Although the trade groups claim a prime motivation for legally fighting the lawsuit is based on defending the interests of small subsistence farmers in developing countries — discounting their own direct interest in the billions of dollars in commerce they reap as a result — OrganicEye notes that the reality of how many of these farmers are being treated is being glossed over.

“The fact of the matter is that most of the farmers in these groups have become indentured servants,” said Kastel. “Unlike American farmers who can take the highest bid for their crops, these small farmers, who are theoretically overseen by the agribusiness purchasing their commodities, are required to sell only to that single business and have no access to the free market, domestically or internationally, for their organic goods.” The amici filing concedes that these growers are living in poverty.

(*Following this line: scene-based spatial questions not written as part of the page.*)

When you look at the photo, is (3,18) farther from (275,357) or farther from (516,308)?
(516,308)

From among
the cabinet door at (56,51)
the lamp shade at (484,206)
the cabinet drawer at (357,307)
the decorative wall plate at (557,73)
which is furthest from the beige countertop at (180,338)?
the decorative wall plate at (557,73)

According to OrganicEye’s research, this has resulted in both foreign organic farmers and US organic growers being economically injured. One of the amici filers, Equal Exchange, a $70 million per year agribusiness, purchases hazelnuts sourced from suppliers in Turkey, where a matrix of middlemen and shippers dominate the exports. By the time the nuts get to the US, Turkish-supplied “organic” hazelnuts are effectively shutting American farmers out of the organic market, with very little economic benefit going to growers overseas.

“There seems to be very little concern on the part of the business interests regarding the potential damage uninspected foreign imports do to the reputation of the organic label in the eyes of organic consumers,” Kastel lamented. “According to USDA data released in February, there has been negative growth in the number of US organic farms in recent years as the aggressive market growth has been filled by dubious foreign imports.”